A los treinta años, sigo siendo incapaz de mirar a los ojos a una chica hermosa sin ruborizarme. Ser tan emotivo resulta angustioso. Demasiado hastiado para enamorarme de verdad, y, no obstante, demasiado sensible para permanecer indiferente. En definitiva, demasiado débil para estar casado. Pero ¿qué mosca me ha picado? Por supuesto, siento la intensa tentación de remitiros a los dos volúmenes anteriores, pero eso no sería demasiado noble, ya que ambas obras maestras del romanticismo fueron guillotinadas poco tiempo después de ser premiadas con un éxito de prestigio.
Así que resumamos los episodios anteriores: yo era un vividor impenitente, un producto típico de nuestra sociedad de lujo inútil. Nacido el 21 de septiembre de 1965, veinte años después de Auschwitz, el primer día de otoño. Llegué al mundo el día en que las hojas de los árboles empiezan a caer, el día en que los días empiezan a hacerse más cortos. De ahí, quizás, un temperamento desencantado. Me ganaba la vida poniendo una palabra detrás de otra, en periódicos o en agencias de publicidad —estas últimas tienen la ventaja de pagar más por menos palabras—. Conseguí abrirme paso organizando fiestas en París en un momento en el que en París ya no se celebraban fiestas.
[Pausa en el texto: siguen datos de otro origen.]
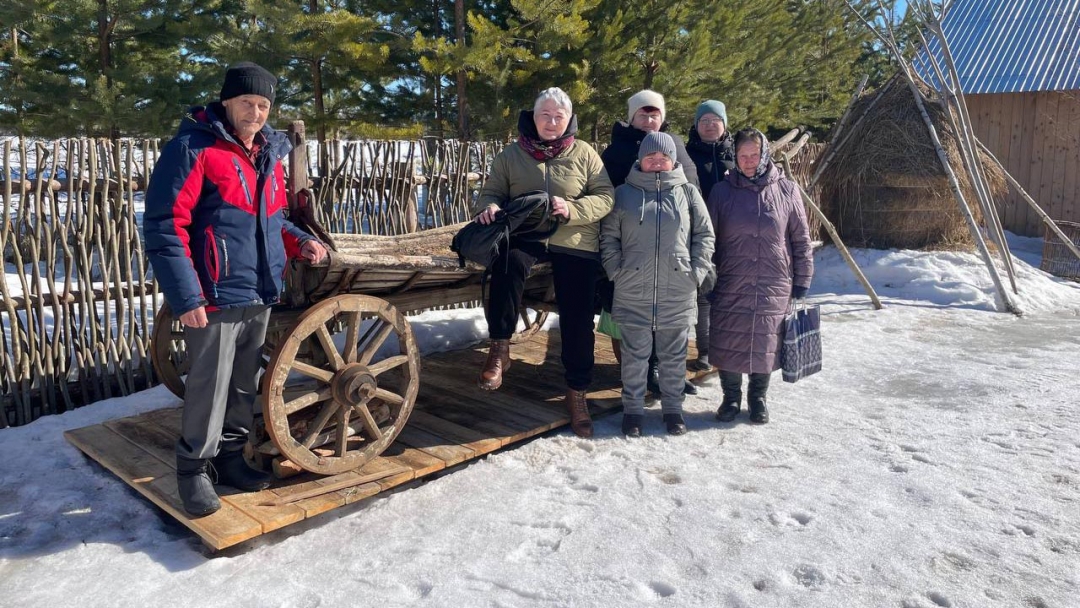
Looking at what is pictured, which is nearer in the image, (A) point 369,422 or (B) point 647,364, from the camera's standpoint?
(A) point 369,422

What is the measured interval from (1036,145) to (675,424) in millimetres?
9981

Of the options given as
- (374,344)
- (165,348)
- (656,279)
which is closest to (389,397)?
(374,344)

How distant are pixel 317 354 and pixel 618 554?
1.57 m

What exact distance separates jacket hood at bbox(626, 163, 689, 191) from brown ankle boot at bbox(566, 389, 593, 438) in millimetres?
1095

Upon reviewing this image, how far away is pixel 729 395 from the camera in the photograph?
422 cm

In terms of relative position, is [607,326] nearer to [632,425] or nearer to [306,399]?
[632,425]

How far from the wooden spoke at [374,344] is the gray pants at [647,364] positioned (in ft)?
3.94

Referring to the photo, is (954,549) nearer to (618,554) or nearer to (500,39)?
(618,554)

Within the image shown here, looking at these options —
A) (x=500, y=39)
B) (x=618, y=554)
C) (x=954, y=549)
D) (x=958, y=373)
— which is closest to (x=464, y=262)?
(x=618, y=554)

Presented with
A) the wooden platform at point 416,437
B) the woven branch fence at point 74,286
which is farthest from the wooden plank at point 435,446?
the woven branch fence at point 74,286

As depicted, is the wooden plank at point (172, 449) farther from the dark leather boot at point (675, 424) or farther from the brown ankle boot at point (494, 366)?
the dark leather boot at point (675, 424)

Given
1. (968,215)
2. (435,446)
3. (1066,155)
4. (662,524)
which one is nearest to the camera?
(662,524)

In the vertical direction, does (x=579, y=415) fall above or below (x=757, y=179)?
below

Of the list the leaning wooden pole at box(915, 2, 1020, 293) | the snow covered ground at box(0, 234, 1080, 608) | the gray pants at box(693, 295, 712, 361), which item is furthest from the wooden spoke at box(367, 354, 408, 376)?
the leaning wooden pole at box(915, 2, 1020, 293)
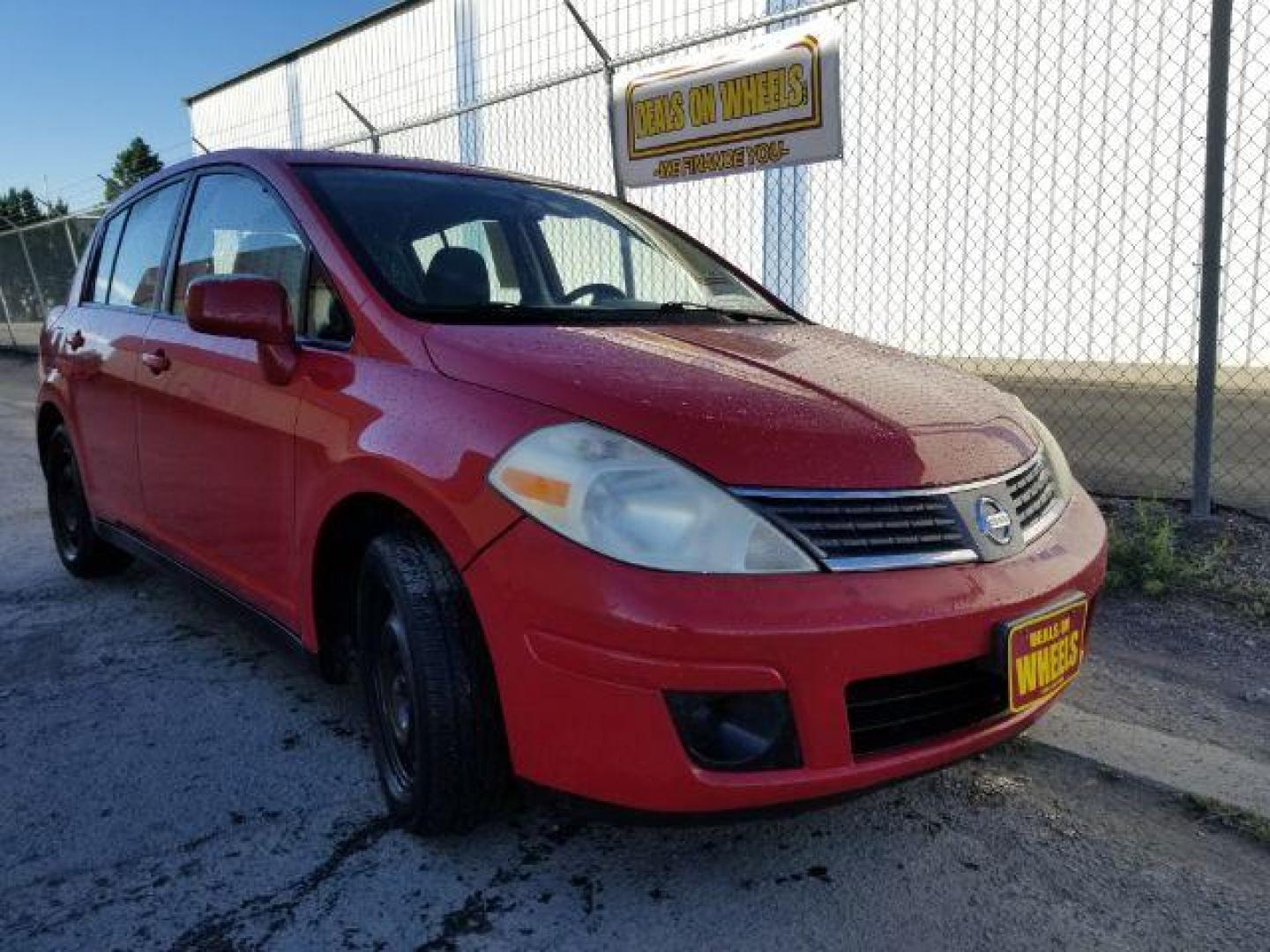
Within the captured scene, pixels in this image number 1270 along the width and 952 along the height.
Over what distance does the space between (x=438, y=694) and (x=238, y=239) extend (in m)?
1.65

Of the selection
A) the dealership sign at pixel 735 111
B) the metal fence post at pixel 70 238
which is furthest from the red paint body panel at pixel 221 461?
the metal fence post at pixel 70 238

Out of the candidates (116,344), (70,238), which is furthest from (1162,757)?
(70,238)

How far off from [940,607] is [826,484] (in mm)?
296

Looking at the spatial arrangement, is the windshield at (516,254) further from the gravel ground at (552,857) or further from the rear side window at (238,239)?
the gravel ground at (552,857)

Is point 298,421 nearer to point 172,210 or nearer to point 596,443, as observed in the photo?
point 596,443

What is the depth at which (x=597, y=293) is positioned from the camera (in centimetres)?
288

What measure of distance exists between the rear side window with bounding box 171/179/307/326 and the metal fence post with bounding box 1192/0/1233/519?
3.28m

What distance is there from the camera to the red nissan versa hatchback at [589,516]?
1696 millimetres

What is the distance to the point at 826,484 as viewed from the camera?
1.79 metres

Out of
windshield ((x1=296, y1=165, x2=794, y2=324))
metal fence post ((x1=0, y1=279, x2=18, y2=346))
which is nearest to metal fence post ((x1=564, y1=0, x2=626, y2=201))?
windshield ((x1=296, y1=165, x2=794, y2=324))

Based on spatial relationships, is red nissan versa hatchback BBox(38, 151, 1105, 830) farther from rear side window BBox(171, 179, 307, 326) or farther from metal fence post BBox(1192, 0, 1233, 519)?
metal fence post BBox(1192, 0, 1233, 519)

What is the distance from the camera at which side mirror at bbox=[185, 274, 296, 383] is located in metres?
2.33

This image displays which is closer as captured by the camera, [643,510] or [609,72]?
[643,510]

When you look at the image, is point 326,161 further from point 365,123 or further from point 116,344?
point 365,123
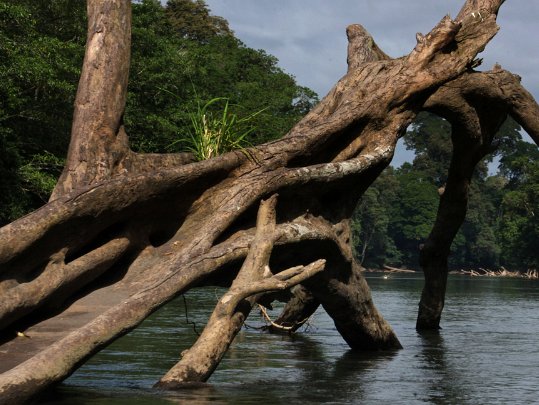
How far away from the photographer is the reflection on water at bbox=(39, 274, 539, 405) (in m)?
11.6

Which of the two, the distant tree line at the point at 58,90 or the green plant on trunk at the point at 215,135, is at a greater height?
the distant tree line at the point at 58,90

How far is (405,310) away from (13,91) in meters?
11.5

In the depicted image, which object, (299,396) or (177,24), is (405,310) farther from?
(177,24)

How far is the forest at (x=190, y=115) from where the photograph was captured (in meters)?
30.5

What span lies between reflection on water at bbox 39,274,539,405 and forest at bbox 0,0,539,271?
2.82m

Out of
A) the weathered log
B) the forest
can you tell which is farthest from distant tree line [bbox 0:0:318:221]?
the weathered log

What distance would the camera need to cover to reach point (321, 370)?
568 inches

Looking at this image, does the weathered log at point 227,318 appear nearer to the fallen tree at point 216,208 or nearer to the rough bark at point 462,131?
the fallen tree at point 216,208

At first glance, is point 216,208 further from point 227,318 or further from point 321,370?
point 321,370

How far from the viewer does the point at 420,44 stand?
1527 centimetres

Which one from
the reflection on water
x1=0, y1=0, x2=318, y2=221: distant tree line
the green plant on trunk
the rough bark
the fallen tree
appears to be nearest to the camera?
the fallen tree

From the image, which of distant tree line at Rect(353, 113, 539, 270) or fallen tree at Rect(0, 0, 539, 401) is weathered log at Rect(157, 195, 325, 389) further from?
distant tree line at Rect(353, 113, 539, 270)

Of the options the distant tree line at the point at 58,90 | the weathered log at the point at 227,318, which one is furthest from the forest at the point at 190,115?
the weathered log at the point at 227,318

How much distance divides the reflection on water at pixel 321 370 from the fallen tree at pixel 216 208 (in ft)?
1.86
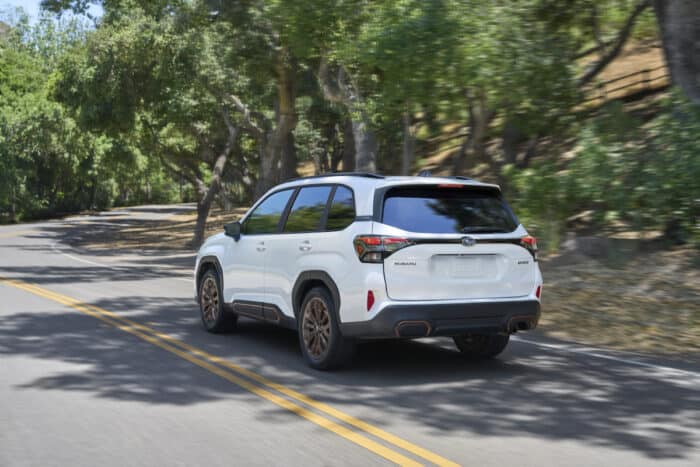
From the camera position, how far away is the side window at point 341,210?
742 centimetres

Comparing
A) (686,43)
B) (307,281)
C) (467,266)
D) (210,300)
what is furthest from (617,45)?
(307,281)

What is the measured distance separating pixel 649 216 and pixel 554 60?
126 inches

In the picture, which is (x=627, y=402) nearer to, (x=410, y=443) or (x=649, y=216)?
(x=410, y=443)

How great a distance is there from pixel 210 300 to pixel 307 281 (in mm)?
2490

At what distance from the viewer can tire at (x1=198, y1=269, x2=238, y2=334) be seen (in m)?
9.66

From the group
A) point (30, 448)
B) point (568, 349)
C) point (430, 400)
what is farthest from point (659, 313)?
point (30, 448)

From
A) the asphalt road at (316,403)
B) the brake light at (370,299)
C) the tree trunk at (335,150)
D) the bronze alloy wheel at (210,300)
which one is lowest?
the asphalt road at (316,403)

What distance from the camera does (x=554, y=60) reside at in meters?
13.4

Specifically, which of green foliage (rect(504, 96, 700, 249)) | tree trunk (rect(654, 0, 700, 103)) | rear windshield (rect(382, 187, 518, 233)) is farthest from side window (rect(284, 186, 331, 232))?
tree trunk (rect(654, 0, 700, 103))

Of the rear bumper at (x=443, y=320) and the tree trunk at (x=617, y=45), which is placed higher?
the tree trunk at (x=617, y=45)

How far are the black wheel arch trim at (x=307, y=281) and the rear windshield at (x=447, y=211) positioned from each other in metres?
0.78

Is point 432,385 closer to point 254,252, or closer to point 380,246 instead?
point 380,246

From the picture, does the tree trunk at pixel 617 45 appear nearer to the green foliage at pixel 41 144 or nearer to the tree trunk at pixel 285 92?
the tree trunk at pixel 285 92

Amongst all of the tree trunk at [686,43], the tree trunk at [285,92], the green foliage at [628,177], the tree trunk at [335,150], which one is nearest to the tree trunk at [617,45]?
the tree trunk at [686,43]
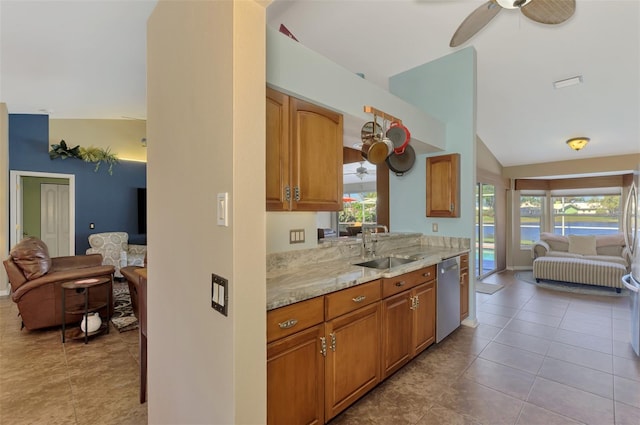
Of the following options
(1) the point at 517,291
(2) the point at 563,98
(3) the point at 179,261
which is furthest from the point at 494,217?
(3) the point at 179,261

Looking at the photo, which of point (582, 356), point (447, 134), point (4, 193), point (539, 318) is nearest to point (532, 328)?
point (539, 318)

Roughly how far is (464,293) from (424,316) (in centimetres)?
107

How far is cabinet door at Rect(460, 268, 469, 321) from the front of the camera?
338 cm

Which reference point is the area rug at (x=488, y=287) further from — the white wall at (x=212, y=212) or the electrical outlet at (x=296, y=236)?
the white wall at (x=212, y=212)

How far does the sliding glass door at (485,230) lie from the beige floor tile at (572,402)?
12.0ft

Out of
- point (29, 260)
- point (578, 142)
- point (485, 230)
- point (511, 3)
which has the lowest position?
point (29, 260)

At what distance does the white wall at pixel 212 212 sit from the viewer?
108cm

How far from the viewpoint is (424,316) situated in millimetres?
2658

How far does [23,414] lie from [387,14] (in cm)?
437

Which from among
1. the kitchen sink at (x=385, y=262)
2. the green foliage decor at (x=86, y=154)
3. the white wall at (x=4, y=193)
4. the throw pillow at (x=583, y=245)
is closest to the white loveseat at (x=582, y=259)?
the throw pillow at (x=583, y=245)

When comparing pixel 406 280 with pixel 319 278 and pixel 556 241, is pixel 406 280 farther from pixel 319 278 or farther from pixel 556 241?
pixel 556 241

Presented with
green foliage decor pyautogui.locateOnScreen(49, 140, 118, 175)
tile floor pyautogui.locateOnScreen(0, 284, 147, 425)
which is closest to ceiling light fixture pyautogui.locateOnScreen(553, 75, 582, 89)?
tile floor pyautogui.locateOnScreen(0, 284, 147, 425)

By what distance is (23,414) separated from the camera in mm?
1983

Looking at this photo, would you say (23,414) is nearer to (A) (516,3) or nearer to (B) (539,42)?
(A) (516,3)
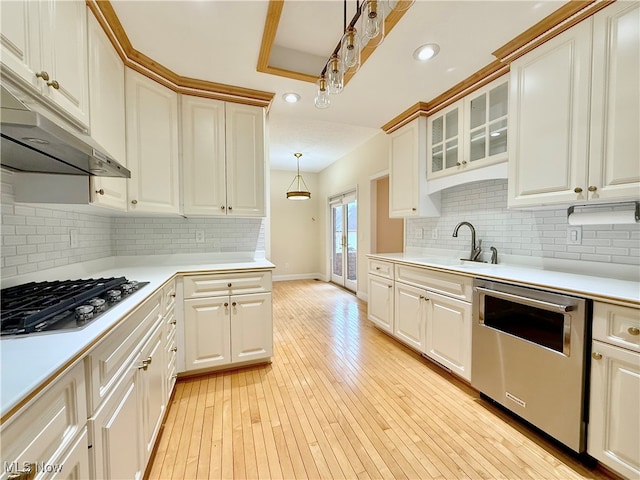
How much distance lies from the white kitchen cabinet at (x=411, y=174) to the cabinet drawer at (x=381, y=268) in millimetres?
604

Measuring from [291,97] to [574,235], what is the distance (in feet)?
8.25

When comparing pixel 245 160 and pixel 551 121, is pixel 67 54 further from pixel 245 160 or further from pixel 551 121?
pixel 551 121

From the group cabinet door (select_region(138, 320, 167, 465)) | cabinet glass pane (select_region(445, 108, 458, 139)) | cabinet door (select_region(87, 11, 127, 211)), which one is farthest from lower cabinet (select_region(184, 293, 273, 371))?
cabinet glass pane (select_region(445, 108, 458, 139))

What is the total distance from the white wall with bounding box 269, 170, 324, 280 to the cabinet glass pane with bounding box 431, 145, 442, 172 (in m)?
4.00

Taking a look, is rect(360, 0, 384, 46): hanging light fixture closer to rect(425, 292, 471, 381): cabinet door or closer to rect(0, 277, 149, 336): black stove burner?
rect(0, 277, 149, 336): black stove burner

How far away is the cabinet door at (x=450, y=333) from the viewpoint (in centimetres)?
198

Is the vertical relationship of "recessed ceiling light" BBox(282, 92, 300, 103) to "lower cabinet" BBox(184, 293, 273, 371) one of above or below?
above

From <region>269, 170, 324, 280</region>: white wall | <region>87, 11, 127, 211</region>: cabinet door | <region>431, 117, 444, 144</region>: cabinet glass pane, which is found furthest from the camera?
<region>269, 170, 324, 280</region>: white wall

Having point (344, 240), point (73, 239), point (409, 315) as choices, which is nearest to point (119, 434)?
point (73, 239)

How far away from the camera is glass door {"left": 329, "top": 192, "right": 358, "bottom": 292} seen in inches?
209

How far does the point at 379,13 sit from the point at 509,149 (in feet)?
4.53

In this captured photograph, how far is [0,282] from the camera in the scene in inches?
48.4

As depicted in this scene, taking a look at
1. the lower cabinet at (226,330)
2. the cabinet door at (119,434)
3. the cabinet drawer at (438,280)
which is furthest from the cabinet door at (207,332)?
the cabinet drawer at (438,280)

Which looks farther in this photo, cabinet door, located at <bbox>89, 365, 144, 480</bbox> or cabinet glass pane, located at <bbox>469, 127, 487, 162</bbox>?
cabinet glass pane, located at <bbox>469, 127, 487, 162</bbox>
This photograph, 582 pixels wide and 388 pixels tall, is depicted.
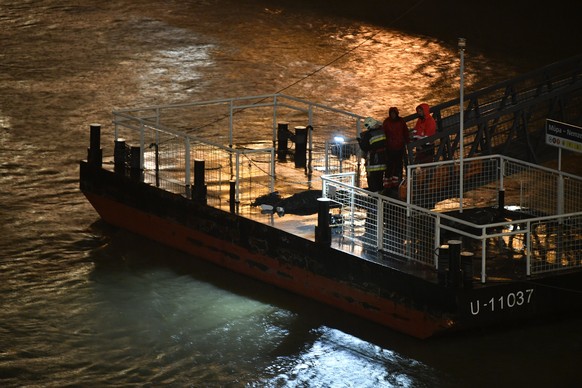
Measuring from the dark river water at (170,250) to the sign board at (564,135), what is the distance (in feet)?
8.90

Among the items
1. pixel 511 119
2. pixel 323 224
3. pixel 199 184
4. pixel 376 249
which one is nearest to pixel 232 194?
pixel 199 184

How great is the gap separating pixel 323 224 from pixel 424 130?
339 cm

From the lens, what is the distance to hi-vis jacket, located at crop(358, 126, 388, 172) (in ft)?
Result: 65.4

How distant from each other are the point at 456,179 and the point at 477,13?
74.1ft

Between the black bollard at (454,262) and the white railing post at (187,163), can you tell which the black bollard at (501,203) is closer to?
the black bollard at (454,262)

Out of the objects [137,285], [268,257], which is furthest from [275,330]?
[137,285]

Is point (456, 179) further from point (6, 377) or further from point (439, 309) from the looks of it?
point (6, 377)

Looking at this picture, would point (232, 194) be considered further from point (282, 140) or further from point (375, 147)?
point (282, 140)

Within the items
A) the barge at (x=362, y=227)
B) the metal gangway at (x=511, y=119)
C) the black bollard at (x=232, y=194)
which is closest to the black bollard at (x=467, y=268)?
the barge at (x=362, y=227)

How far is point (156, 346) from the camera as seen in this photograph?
56.8ft

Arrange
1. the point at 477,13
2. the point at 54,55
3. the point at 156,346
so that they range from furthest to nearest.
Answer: the point at 477,13 < the point at 54,55 < the point at 156,346

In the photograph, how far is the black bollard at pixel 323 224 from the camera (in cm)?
1819

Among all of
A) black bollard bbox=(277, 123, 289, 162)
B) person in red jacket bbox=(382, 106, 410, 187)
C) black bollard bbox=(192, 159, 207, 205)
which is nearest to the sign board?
person in red jacket bbox=(382, 106, 410, 187)

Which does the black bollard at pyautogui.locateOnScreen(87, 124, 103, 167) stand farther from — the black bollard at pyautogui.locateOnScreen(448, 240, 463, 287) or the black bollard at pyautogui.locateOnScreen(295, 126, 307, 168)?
the black bollard at pyautogui.locateOnScreen(448, 240, 463, 287)
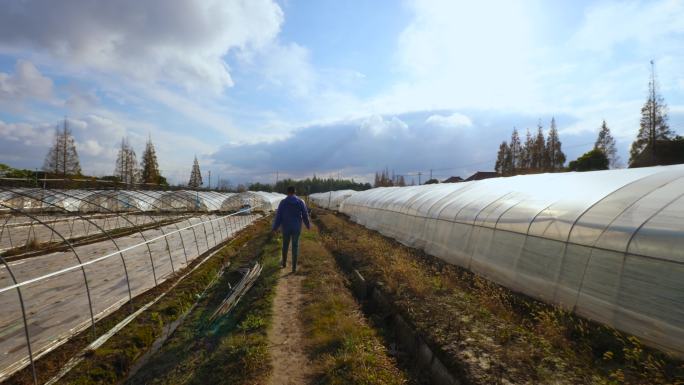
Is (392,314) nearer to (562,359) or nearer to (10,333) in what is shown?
(562,359)

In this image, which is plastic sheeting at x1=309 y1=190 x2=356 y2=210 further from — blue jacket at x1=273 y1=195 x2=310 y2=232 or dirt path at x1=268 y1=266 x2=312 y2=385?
Result: dirt path at x1=268 y1=266 x2=312 y2=385

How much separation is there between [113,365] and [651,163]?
40387 mm

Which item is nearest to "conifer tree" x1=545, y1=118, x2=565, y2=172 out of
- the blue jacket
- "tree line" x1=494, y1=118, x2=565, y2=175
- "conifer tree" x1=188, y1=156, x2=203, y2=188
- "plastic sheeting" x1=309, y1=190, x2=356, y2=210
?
"tree line" x1=494, y1=118, x2=565, y2=175

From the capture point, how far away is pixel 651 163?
106 ft

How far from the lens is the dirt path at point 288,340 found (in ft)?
16.8

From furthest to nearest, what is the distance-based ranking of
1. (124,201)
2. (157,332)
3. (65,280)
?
(124,201) → (65,280) → (157,332)

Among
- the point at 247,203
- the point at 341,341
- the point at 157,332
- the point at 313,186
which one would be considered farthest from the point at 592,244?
the point at 313,186

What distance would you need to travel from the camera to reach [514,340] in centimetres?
557

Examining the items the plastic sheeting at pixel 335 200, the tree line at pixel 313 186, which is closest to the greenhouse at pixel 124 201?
the plastic sheeting at pixel 335 200

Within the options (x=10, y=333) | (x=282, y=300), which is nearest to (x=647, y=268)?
(x=282, y=300)

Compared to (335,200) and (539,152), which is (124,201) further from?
(539,152)

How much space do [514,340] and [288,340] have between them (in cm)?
351

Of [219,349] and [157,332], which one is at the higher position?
[219,349]

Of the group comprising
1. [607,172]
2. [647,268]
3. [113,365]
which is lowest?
[113,365]
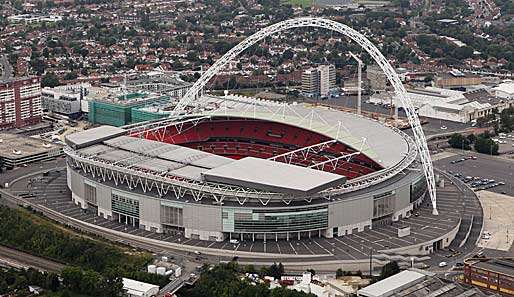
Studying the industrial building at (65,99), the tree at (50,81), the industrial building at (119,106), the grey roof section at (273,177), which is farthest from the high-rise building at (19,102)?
the grey roof section at (273,177)

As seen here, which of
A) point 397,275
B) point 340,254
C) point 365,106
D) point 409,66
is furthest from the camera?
point 409,66

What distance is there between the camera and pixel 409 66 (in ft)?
264

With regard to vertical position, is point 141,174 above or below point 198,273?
above

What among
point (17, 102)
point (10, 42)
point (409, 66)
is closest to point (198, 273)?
point (17, 102)

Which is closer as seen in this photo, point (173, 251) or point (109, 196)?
point (173, 251)

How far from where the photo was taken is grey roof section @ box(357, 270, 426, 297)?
104 feet

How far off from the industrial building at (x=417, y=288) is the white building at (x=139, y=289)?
22.8 feet

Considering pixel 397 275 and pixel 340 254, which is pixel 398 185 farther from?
pixel 397 275

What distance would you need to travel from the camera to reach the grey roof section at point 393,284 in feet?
104

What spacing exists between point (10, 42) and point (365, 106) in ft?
125

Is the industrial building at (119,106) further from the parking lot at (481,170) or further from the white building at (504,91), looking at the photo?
the white building at (504,91)

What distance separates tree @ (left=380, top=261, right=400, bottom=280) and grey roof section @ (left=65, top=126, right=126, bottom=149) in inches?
633

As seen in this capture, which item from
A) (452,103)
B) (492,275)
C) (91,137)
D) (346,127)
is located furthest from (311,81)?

Esto no tiene nada que ver con las palabras, y, no obstante, así fue como me hice un nombre, probablemente porque, en nuestra época, a los que viven de poner una palabra detrás de otra se les da menos importancia que a los que salen en las fotos de los actos noctámbulos de algunas revistas.
Sorprendí a los que se interesaban por mi biografía cuando me casé por amor. Un día, en una mirada azul, creí entrever la eternidad. Yo, que me pasaba la vida corriendo de fiesta en fiesta y de oficio en oficio para no tener tiempo de deprimirme, me imaginé feliz a mí mismo.
Anne, mi mujer, era un ser irreal, de una luminosa belleza, casi imposible. Demasiado hermosa para ser feliz, pero eso lo supe cuando ya era demasiado tarde. Me pasaba horas mirándola. A veces ella se daba cuenta y me lo reprochaba: «Deja ya de mirarme», exclamaba, «me molestas.» Pero observarla vivir se había convertido en mi espectáculo favorito. En general, a los chicos como yo, que se consideraban feos cuando eran niños, les parece tan increíble el hecho de seducir a una chica guapa que las piden en matrimonio con cierta premura.
Lo que sucede después no es muy original: para no entrar en detalles, digamos que nos fuimos a vivir juntos a un apartamento demasiado pequeño para un amor tan grande. A causa de eso, salíamos demasiado a menudo de nuestra casa, y nos vimos arrastrados por un remolino bastante corrompido. La gente decía de nosotros:
—Estos dos salen mucho.
—Sí, pobrecitos… ¡Qué mal les debe de ir!
Y no estaban del todo equivocados, aunque estuvieran encantados de, por una vez, contar con una hermosa mujer en sus desangeladas veladas.
La vida funciona de tal manera que, justo cuando empiezas a ser un poquitín feliz, te llama al orden.
Nos fuimos infieles por turnos.
Nos separamos igual que nos habíamos casado: sin saber por qué.
El matrimonio es una gigantesca maquinación, una estafa infernal, una mentira organizada en la que naufragamos como dos niños. ¿Por qué? ¿Cómo? Muy sencillo. Un joven pide la mano de la mujer a la que ama. Está muerto de miedo, resulta entrañable, se ruboriza, suda, tartamudea y a ella le brillan los ojos, ríe nerviosamente y le hace repetir lo que acaba de proponerle. De repente, justo después de que ella haya respondido que sí, una interminable lista de obligaciones caerá sobre sus espaldas, cenas y comidas familiares, distribución de mesas, ensayos de vestuario, broncas, prohibido tirarse pedos o eructar delante de los suegros, ponte derecho, sonreíd, sonreíd, es una pesadilla sin fin y sólo es el principio: después, ya lo veréis, todo está organizado para que acaben odiándose.